--- Text ---

Why shortlists rule the buying cycle 

Today’s buyers are conducting sophisticated research processes that happen entirely outside of sales team’s visibility.

As a result, 95% of purchases come from vendors on a day one shortlist. Getting onto that shortlist is no longer a nice-to-have. It’s table stakes.

Understanding where buyers are in their journey is critical. The modern funnel breaks down into three distinct stages:

1. Not in market

This is where 60% of all buyers are at any given time. While they’re not actively shopping, they’re far from passive. They’re consuming content, forming opinions about vendors and building awareness of who the credible players are in your space.

2. Selection phase

This is where active research happens. Buyers compare options, consult peers, read thought leadership and increasingly use AI tools to synthesise information. By the end of this phase, the shortlist is set.

3. Validation phase 

It’s at this stage where sales engagement typically begins. By now, these buyers are now pressure-testing their assumptions. Checking for fit and risk, rather than starting from scratch.

The pivotal moment in this funnel is the shortlist formation, where ranking matters enormously. According to 6sense, the number one ranked vendor wins 77% of deals.

The takeaway for marketers isn’t that sales conversations are unimportant. It’s that the foundations of those conversations are laid earlier. Influence is earned during the selection phase, often before buyers make contact.

If you’re not investing in pre-shortlist engagement and brand visibility, you reduce your chances of being considered. And if you’re not considered, no amount of late-stage optimisation will fully compensate.

Practical implications for B2B marketers

So how do you actually make a positive impression before the shortlist forms? The shift is less about abandoning what works and more about rebalancing from interruption towards education and credibility.

--- Study material ---

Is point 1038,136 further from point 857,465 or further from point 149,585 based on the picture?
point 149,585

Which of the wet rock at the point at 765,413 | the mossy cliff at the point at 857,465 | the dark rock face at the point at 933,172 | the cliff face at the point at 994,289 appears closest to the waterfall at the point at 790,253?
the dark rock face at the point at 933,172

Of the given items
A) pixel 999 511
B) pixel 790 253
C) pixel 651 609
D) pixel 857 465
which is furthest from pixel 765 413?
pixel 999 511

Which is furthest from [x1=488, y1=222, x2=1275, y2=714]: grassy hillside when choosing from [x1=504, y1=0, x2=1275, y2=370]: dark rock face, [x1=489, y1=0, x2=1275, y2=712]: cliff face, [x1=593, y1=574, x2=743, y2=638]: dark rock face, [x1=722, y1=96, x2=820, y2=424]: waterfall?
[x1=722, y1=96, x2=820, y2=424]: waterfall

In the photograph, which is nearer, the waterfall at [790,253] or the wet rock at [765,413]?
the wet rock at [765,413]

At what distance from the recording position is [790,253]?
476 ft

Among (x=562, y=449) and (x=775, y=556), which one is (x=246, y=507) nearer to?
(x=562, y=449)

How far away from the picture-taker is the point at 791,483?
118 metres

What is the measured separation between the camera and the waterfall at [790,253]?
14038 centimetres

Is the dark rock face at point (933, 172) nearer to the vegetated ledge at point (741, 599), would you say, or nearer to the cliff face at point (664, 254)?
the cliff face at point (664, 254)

---
--- Study material ---

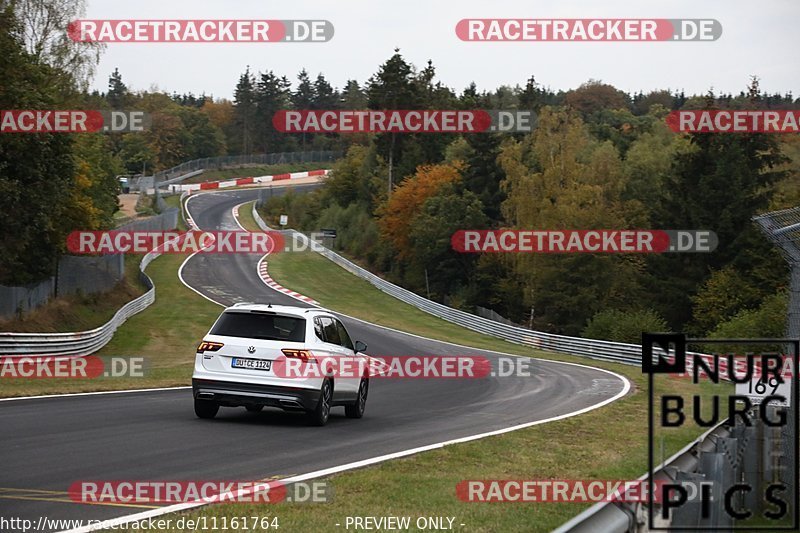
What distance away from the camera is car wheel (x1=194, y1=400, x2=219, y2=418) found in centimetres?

---

■ Activity ■
From the text on B2B buyer shortlists, copy the passage from "Why shortlists rule" up to and including "in your space.", word for word.

■ Answer for the task ■
Why shortlists rule the buying cycle 

Today’s buyers are conducting sophisticated research processes that happen entirely outside of sales team’s visibility.

As a result, 95% of purchases come from vendors on a day one shortlist. Getting onto that shortlist is no longer a nice-to-have. It’s table stakes.

Understanding where buyers are in their journey is critical. The modern funnel breaks down into three distinct stages:

1. Not in market

This is where 60% of all buyers are at any given time. While they’re not actively shopping, they’re far from passive. They’re consuming content, forming opinions about vendors and building awareness of who the credible players are in your space.